Complete the square of the given quadratic expression. Then, graph the function using the technique of shifting. \( f(x)=x^{2}-8 x+14 \) Complete the square by entering the correct numbers into the expression below. \( f(x)=(x-(\square))^{2}+(\square) \)

We start with the quadratic function   f(x) = x² – 8x + 14. To complete the square, follow these steps: 1. Group the x-terms:   x² – 8x  +14 2. Find the number needed to complete the square.

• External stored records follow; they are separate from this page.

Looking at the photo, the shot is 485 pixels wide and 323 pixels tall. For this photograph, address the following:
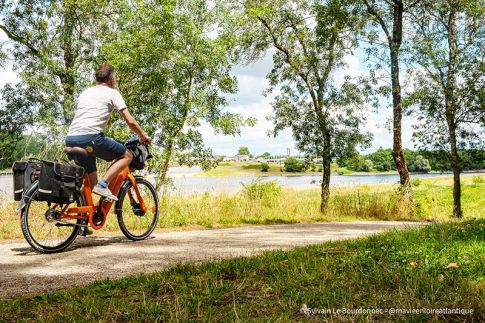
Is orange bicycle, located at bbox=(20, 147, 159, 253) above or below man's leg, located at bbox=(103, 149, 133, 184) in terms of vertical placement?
below


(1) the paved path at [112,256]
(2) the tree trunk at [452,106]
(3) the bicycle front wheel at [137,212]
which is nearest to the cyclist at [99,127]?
(3) the bicycle front wheel at [137,212]

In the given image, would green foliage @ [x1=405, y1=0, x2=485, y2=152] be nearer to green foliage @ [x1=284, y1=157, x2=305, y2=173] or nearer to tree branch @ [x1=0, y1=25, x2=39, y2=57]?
green foliage @ [x1=284, y1=157, x2=305, y2=173]

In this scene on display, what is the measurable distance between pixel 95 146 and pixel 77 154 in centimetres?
24

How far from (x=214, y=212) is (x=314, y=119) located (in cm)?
808

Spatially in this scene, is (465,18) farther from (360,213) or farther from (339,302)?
(339,302)

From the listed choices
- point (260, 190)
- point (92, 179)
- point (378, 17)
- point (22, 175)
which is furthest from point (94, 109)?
point (378, 17)

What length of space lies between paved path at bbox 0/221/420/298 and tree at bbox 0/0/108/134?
33.6ft

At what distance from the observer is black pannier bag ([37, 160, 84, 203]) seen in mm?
5238

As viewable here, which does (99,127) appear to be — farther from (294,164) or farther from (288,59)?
(288,59)

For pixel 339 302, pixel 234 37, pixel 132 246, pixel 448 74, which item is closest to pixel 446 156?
pixel 448 74

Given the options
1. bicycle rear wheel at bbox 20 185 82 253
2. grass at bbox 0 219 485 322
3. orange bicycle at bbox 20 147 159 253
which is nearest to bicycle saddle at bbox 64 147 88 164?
orange bicycle at bbox 20 147 159 253

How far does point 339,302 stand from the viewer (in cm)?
282

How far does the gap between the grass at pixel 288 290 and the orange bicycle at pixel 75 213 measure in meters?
2.26

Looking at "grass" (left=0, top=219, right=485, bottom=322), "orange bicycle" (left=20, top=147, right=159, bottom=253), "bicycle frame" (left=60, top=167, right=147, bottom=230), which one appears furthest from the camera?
"bicycle frame" (left=60, top=167, right=147, bottom=230)
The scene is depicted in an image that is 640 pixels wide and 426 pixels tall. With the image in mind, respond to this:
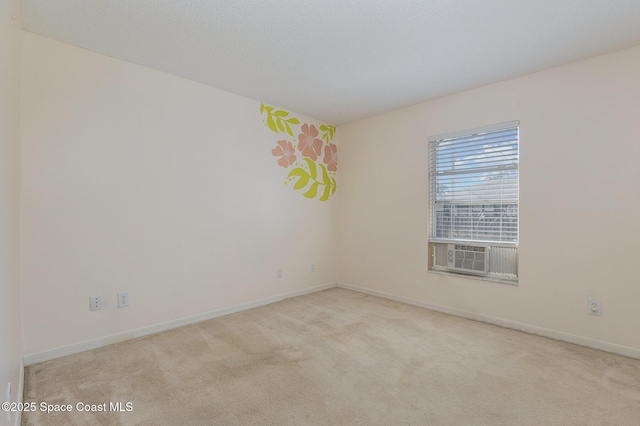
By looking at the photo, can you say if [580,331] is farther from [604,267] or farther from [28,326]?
[28,326]

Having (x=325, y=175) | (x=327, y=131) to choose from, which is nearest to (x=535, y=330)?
(x=325, y=175)

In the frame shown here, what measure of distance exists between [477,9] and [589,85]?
57.6 inches

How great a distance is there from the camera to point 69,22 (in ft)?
7.30

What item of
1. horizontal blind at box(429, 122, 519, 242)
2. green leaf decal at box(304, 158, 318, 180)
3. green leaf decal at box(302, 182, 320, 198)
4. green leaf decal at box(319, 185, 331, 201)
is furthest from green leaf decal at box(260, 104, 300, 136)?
horizontal blind at box(429, 122, 519, 242)

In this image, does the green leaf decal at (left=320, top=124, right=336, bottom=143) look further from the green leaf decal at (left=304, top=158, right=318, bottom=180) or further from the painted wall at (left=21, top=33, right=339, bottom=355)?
the painted wall at (left=21, top=33, right=339, bottom=355)

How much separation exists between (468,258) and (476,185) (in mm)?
813

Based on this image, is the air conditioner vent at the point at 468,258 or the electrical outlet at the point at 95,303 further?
the air conditioner vent at the point at 468,258

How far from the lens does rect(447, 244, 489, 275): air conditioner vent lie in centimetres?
332

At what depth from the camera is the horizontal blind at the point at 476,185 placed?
316 centimetres

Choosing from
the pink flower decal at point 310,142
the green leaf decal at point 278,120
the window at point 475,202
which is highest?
the green leaf decal at point 278,120

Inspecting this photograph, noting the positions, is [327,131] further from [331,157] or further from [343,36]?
[343,36]

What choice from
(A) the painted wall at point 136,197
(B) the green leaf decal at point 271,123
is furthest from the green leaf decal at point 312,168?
(B) the green leaf decal at point 271,123

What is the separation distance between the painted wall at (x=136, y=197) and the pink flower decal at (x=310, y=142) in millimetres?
462

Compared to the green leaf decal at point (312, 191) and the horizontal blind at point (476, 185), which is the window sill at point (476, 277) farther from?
the green leaf decal at point (312, 191)
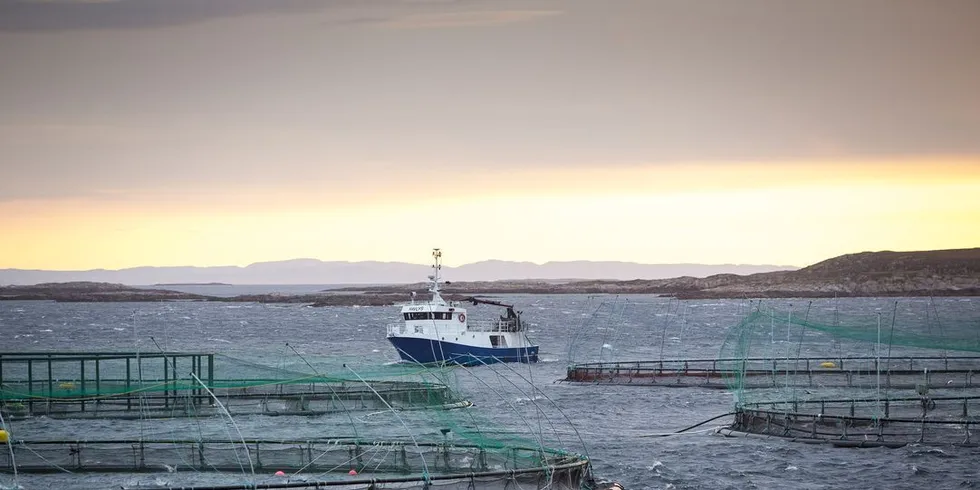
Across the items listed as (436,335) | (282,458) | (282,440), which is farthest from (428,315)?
(282,458)

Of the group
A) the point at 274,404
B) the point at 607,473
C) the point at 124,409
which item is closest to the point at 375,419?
the point at 274,404

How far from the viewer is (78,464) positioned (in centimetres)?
3841

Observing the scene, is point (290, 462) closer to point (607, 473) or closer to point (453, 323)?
point (607, 473)

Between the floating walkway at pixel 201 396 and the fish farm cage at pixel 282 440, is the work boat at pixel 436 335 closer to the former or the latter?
the fish farm cage at pixel 282 440

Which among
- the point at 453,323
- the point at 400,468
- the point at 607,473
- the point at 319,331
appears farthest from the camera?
the point at 319,331

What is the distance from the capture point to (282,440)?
39062 mm

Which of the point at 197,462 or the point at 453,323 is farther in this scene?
the point at 453,323

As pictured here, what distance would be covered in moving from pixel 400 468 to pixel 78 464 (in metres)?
10.5

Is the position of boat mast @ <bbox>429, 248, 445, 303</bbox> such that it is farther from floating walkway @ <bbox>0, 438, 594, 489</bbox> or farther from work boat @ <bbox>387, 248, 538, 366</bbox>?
floating walkway @ <bbox>0, 438, 594, 489</bbox>

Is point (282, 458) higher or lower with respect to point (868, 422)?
higher

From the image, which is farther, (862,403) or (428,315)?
(428,315)

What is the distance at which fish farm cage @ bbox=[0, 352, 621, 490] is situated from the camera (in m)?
35.5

Take half of the coefficient of x (which is –8) to get –4, and then square it:   (–4)² = 16. 3. Add and subtract 16 inside the expression:   f(x) = (x² – 8x + 16) – 16 + 14 4. Rewrite the trinomial as a perfect square:   x² – 8x + 16 = (x – 4)² 5. Combine the constants:   –16 + 14 = –2. Thus, the function in completed square form is:   f(x) = (x – 4)² – 2 In the expression f(x) = (x – (□))² + (□), the correct numbers are 4 and –2, so that   f(x) = (x – 4)² – 2. Graphing by shifting: • The vertex of the parabola is at (4, –2). • Compared to the basic parabola y = x², the graph is shifted 4 units to the right and 2 units downward. • The axis of symmetry is the vertical line x = 4. These shifts determine the position and shape of the graph.